Tasks to carry out
1 – Please summarize the naming thread below in two sentences.
2 – Answer these questions from the naming thread below:
(a) Who originally quipped the joke about the two hard problems in computer science?
(b) Which new endpoint does dlongley oppose?
(c) What does a client do when it wants a compound index?

** begin Text block **

Oh, weird... yes, I tried quotes and got totally different results:

They think "key-value" has more of a database lookup connotation to it. Which our usage here kind of sort of does...? But our usage also isn't exactly a hash table necessarily? Bleargh, names are hard.

😆 Welcome to spec-writers hell, @DRK3!

One of @dlongley's favorite jokes is: There are only two hard problems in computer science: cache invalidation, naming things, and off-by-1 errors. (originally quipped by Martin Fowler)

DRK3 · 2022-04-27T16:56:37Z

@msporny Since it sounds like "name-value" is the better name at this point, I've updated my PR to use "name" instead of "key". I also realized that the actual Encrypted Document JSON uses the term "name" and "value" for each attribute... I somehow missed that in all this. But now they're aligned again with the spec text, which is good!

dlongley · 2022-04-27T20:55:19Z

I'm +1 to the language changes in this PR, but -1 to the new "add index" endpoint, at least at this time.

I think adding a new endpoint for this significantly changes the design and responsibilities. That doesn't mean it's a direction we couldn't head, but right now, the EDV architecture and client / server responsibilities are different from traditional databases. A lot of that has to do with the server being blind to data relationships.

Therefore, every attribute is always indexed -- and that's a guarantee that any client has when working with any server. Well, at the very least, queries can always be performed on any attribute. Additionally, if a client wants a compound index (e.g., to enforce uniqueness within groups), they create a new attribute for it -- such that it looks like any other attribute to the server. They don't instruct the server to combine existing attributes in new indexes to support their queries, potentially revealing information to the server in the process.

** end Text block **
** begin Information given **

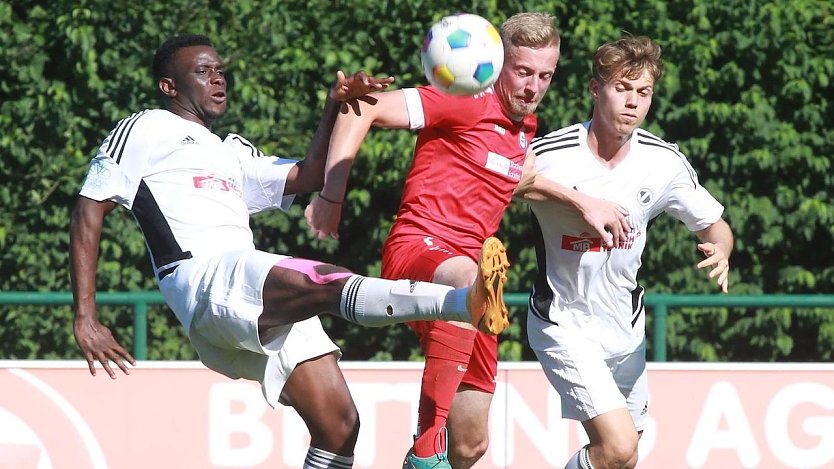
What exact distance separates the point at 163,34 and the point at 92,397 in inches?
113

** end Information given **
** begin Information given **

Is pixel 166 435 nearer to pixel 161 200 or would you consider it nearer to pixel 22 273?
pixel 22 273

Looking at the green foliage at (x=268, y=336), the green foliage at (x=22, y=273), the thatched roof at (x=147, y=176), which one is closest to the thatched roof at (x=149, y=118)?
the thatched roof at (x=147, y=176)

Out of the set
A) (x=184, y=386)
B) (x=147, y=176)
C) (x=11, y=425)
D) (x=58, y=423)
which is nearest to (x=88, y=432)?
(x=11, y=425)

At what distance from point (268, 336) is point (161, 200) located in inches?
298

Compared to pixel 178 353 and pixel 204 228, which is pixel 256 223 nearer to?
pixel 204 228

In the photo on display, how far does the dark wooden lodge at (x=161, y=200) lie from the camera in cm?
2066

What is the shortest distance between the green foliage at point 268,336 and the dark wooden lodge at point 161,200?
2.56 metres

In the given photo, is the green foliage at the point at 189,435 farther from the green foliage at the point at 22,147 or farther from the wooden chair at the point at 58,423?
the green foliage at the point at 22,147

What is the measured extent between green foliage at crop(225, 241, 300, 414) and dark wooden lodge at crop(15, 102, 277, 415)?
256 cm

** end Information given **
** begin Information given **

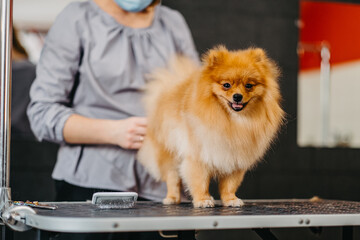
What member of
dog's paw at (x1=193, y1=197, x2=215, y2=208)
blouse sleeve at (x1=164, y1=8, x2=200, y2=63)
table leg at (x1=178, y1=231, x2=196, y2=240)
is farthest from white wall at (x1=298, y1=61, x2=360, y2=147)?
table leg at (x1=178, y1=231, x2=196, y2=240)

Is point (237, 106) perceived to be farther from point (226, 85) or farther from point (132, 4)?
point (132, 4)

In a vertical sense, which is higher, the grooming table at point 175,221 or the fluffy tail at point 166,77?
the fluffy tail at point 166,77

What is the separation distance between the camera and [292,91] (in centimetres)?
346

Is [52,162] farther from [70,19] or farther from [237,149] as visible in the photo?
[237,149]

** end Information given **

Solutions to each task
1 – DRK3 updated a pull request to use "name" instead of "key," since "name-value" seemed the better term and the Encrypted Document JSON already uses "name" and "value" for each attribute. dlongley supported these language changes but opposed the new "add index" endpoint, because EDV servers are blind to data relationships, every attribute is always indexed, and clients create new attributes for compound indexes instead of having the server combine existing ones.

2 –
(a) Martin Fowler
(b) The "add index" endpoint
(c) It creates a new attribute for the compound index, which looks like any other attribute to the server.